In preemies, do you start calcium in the IV right away? How much? Do you have a problem with calcium infiltration of the skin? We have used D10 for the first day, then switch to D1/5. If they are still not tolerating feeds by the third day, we add KCl. When should we add calcium? Should we use D1/2 instead? Thanks

 

Start Calcium in the first day but only in central line. Calcium should not be given through peripheral line..

Hi @AngelaCondie - we always consider the risk of hypocalcemia as well and always follow s_ca (we get this on our blood gases). Unless the baby is "near-term" (say 33-36 weeks, and we aim for enteral feeding only), we use our "standard-TPN"-bags. The calcium content typically gives 0.5 mmol/kg the first day and we soon reaches 1 mmol/kg/d which we aim for as the normal amount.
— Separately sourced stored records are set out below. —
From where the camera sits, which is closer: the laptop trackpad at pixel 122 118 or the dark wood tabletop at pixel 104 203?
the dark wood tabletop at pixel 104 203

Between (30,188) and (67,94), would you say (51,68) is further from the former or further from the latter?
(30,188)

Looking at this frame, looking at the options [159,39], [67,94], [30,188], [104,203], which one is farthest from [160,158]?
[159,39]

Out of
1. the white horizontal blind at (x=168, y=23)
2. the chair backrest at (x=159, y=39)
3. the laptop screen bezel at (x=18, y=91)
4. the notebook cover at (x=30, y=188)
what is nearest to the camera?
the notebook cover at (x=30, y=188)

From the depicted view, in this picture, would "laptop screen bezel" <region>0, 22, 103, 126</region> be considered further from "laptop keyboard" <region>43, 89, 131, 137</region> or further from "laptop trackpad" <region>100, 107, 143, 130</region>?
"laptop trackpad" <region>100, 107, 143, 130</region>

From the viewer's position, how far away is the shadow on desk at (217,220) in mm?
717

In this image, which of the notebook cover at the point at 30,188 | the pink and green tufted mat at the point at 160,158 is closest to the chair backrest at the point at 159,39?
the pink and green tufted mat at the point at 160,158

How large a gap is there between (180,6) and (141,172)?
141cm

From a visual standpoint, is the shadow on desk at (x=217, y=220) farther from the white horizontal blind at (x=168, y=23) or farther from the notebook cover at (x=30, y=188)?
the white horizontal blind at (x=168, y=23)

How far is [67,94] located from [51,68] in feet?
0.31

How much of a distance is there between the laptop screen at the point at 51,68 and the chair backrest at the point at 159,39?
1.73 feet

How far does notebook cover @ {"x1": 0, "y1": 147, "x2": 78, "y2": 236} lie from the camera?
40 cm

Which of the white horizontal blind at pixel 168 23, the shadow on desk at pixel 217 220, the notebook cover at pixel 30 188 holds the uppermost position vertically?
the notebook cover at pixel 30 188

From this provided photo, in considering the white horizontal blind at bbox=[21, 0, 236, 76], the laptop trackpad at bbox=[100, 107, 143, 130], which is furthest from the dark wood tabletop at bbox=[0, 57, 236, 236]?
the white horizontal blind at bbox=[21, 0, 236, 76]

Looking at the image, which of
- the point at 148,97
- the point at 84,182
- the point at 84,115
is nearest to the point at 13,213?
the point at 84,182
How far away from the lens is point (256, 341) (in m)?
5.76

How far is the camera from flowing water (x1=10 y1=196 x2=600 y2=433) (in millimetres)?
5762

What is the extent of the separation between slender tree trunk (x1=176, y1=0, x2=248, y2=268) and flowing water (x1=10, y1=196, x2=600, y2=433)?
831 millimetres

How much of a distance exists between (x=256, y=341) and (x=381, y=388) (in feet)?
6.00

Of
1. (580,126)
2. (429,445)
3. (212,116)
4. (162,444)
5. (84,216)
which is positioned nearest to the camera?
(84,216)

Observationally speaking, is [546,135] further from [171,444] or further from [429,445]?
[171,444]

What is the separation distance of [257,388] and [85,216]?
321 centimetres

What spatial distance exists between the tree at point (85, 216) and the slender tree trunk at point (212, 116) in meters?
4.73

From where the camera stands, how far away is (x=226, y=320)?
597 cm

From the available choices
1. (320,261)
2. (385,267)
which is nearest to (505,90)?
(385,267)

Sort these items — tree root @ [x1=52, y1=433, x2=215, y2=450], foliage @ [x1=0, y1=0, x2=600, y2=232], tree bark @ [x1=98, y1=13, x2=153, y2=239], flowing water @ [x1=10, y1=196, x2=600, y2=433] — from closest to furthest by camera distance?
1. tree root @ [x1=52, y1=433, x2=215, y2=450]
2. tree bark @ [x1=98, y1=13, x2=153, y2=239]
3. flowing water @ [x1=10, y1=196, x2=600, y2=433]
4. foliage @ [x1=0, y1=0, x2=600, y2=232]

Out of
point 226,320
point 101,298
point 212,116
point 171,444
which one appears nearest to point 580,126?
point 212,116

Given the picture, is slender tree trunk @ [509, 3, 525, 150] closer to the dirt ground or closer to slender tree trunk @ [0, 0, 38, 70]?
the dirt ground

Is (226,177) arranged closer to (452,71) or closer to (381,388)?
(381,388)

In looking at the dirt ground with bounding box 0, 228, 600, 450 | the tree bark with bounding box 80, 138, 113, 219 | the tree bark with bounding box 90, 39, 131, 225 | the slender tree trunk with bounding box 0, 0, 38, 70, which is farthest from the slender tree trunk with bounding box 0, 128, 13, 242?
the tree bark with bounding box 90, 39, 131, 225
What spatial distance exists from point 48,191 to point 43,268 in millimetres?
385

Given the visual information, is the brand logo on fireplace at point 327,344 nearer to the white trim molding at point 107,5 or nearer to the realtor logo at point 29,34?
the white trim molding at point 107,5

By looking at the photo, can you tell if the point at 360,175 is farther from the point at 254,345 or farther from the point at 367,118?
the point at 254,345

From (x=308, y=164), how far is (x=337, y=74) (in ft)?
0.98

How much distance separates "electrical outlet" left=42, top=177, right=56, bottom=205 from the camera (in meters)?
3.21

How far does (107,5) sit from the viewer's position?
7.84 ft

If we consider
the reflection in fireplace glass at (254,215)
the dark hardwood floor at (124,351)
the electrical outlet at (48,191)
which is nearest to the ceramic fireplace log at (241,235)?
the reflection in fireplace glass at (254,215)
If needed we also add ~0.5 mmol Ca/kg/d, in a central line.

 

I add some more input here:

We may consider peripher veins too but then always together with the regular fluid (usually glucose).

The tricky question is when calcium is really-really needed… I am not sure it is always needed when we give it. Typically we treat a lab value. Here we let S-ca (free) go below 1.0 mmol/L before we do anything if the baby is reasonable well.

Further, the calcium ions move in/out cells depending on pH, so for example, if a baby is instable with breathing /resp support, calcium can change up/down without us knowing more than the glimpse we get when we take the sample.